Lately I've been generating SVG files of uniform hyperbolic tilings in the Poincaré disc model (PDM). The results are usually very pretty.
To generate snub tilings $sr\{p,q\}$, like $sr\{7,3\}$ above, I need to compute the circumradius of the central polygon (in red above) as seen in the PDM. I do not want to derive this constant numerically, but rather as the root of a polynomial, which is possible because I am not using hyperbolic distances. I have found that, for general $p,q$ with $\frac1p+\frac1q<\frac12$, the circumradius of the central $p$-gon is $\frac{\sqrt x-\sqrt{x-4}}2$ where $x$ is the largest real root of the quartic polynomial $$(a-b)^2x^4\\ +8(a-b)(2a^2-2ab-a+2b)x^3\\ +8(12a^4-18a^3b-11a^3+12a^2b^2+29a^2b+2a^2-24ab^2-12ab+12b^2)x^2\\ +32(8a^5-2a^4b-10a^4+8a^3b^2+8a^3b+3a^3-24a^2b^2-10a^2b+24ab^2+4ab-8b^2)x\\ +16(4a^3+4a^2b-3a^2-8ab+4b)^2$$ and $a=\sin^2\frac\pi p$ and $b=\cos^2\frac\pi q$. A Python implementation can be found here.

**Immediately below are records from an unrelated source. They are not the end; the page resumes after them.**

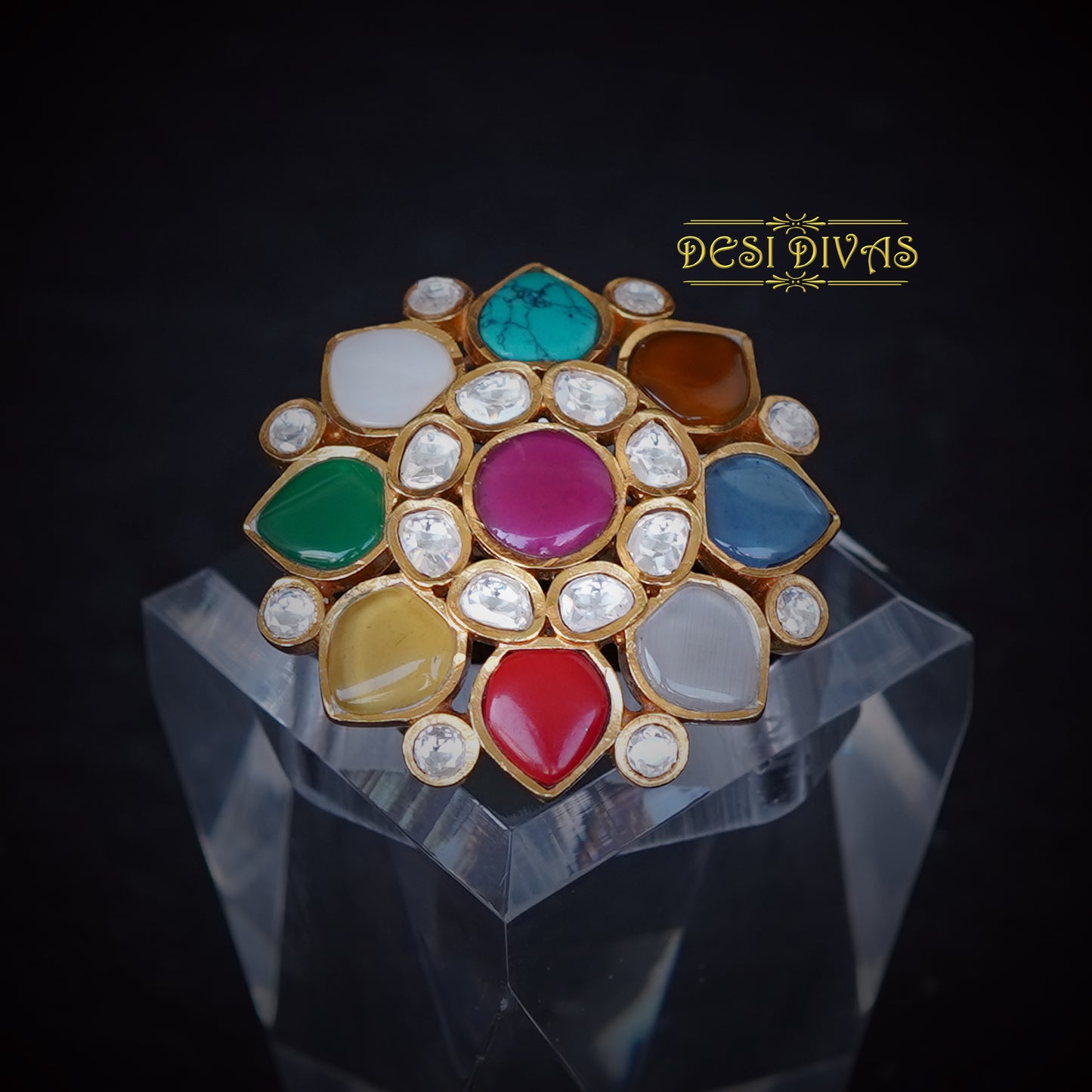 Designer Cocktail Navratan Polki Ring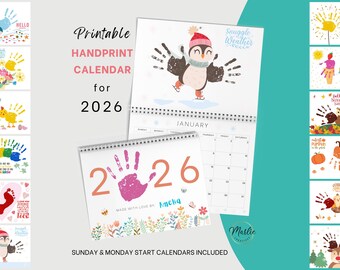 Calendario de manualidades con huellas de manos 2026: Proyecto de arte y recuerdos para niños de temporada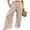 02-Almond, variant on Linen Wide Leg Pants for Women Summer Boho High Waist Palazzo Pants Beach Lounge Casual Trousers with Pockets Vacation Clothes Almond M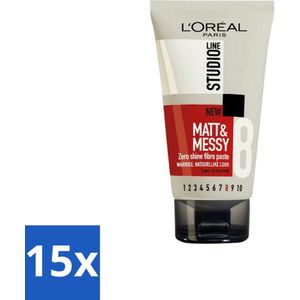15 x L'Oréal Studio Line Matt & Messy Zero Shine Fibre Paste 150 ml - Haarproducten - L'Oréal Paris - Studio Line - Matt & Messy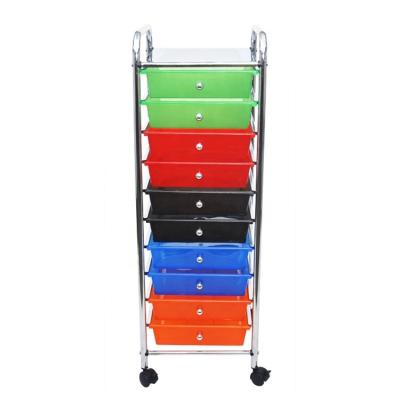 China Store Customized Professional Iron Rolling 10 Layers Drawer Cart Storage for sale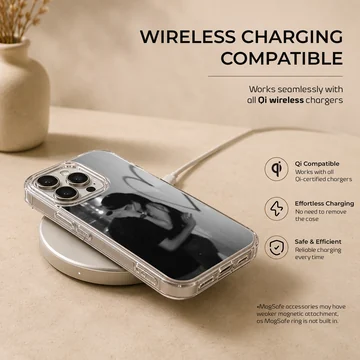 Black and white photographic design of an embracing couple next to a hand-drawn heart on a romantic phone case. — Charging
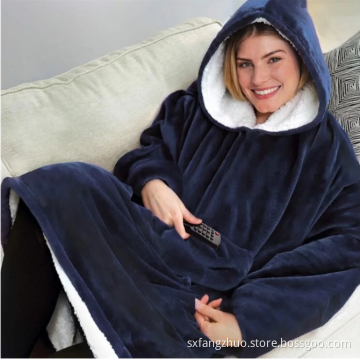 double layer thick sherpa throw blanket  hoodie
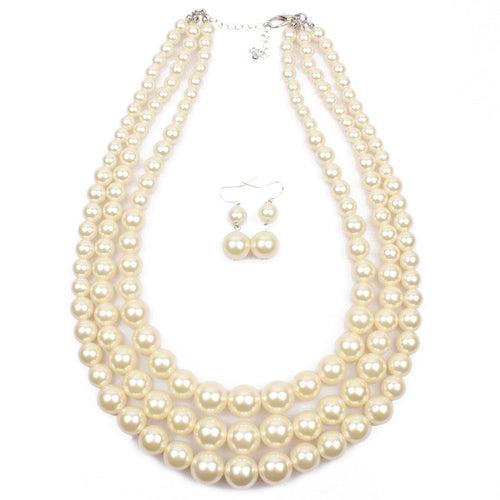 Long Pearl Layered Necklace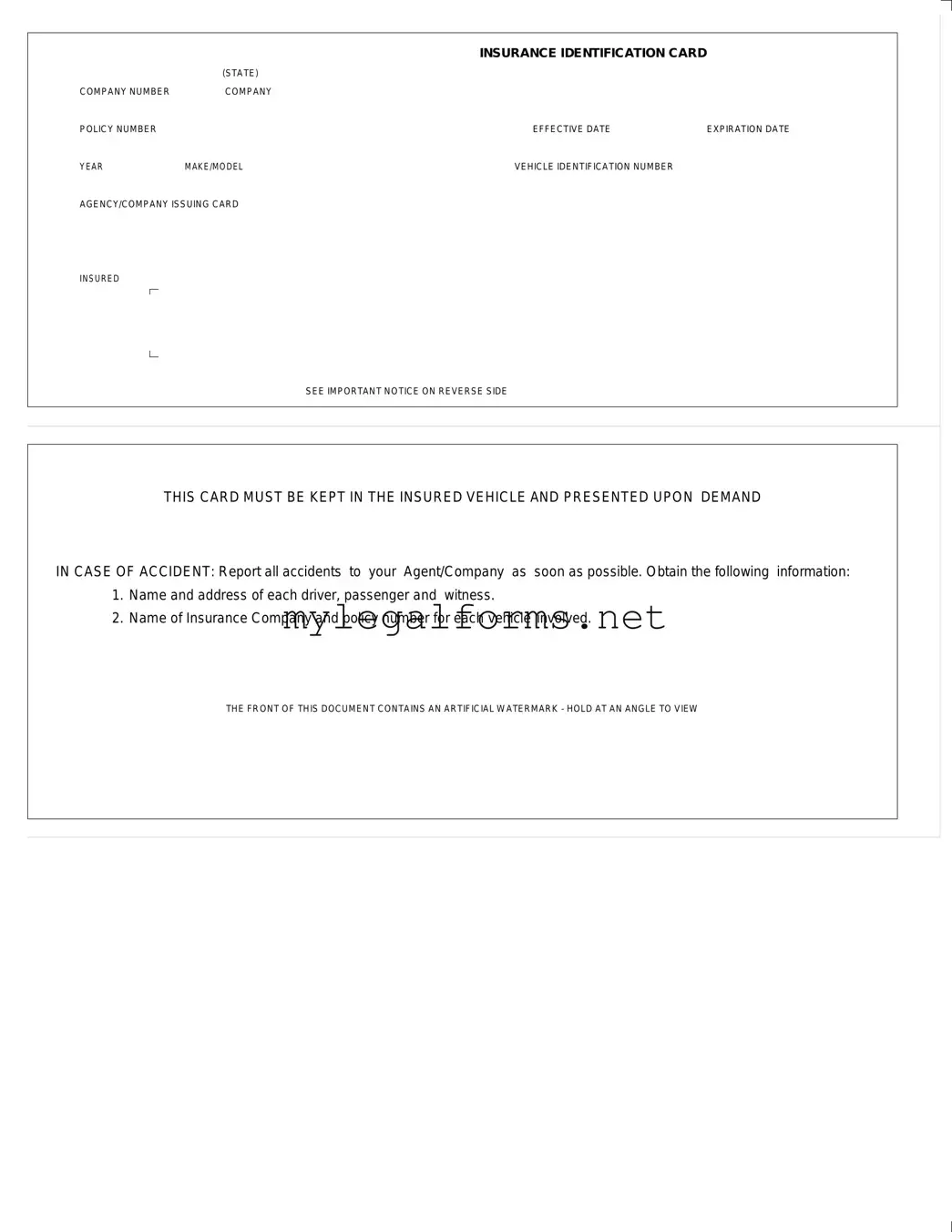 Auto Insurance Card Template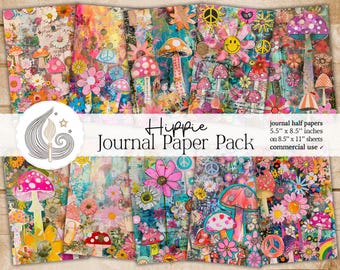 May include: A digital paper pack with a hippie theme. The papers feature colourful illustrations of flowers, mushrooms, peace signs, and other psychedelic designs. The papers are 5.5 inches by 8.5 inches and are printed on 8.5 inches by 11 inches sheets. The papers are for commercial use.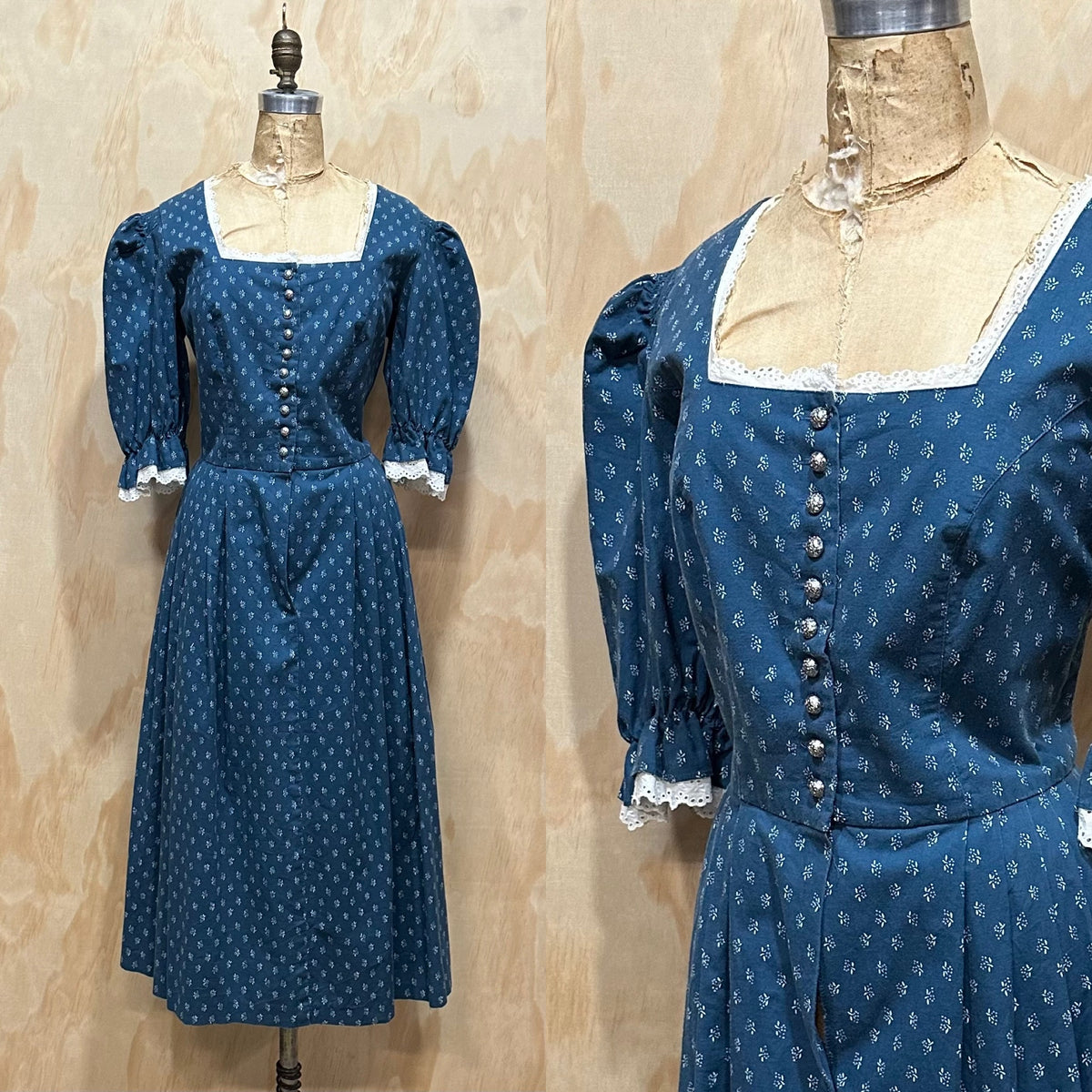 Vintage Dirndl Bavarian Dress • Puff Sleeve Blue Dress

My question lies in simplifying the coefficients of this polynomial, themselves polynomials in $a$ and $b$, so to minimise the operation count (and hence time and potential rounding error too) à la this question. The $x^4$, $x^3$ and constant coefficients look simplified enough; I'm most concerned about the $x^2$ and $x$ coefficients. I've been perturbing up to three monomials at once in hopes of getting a neat factorisation of the perturbed polynomial, and this is the best I've got so far: $$8(12a^4+a^3-ab-(3ab+2a-3b)(6a^2-4ab-a+4b))x^2$$ $$32(a^3(4a-3)(2a-1)-2b(a-1)^2(a^2-4ab-2a+4b))x$$
But can I do better than this? Can I reduce the complexity further? Is it possible to leverage intermediate results for the other coefficients in reducing the complexity?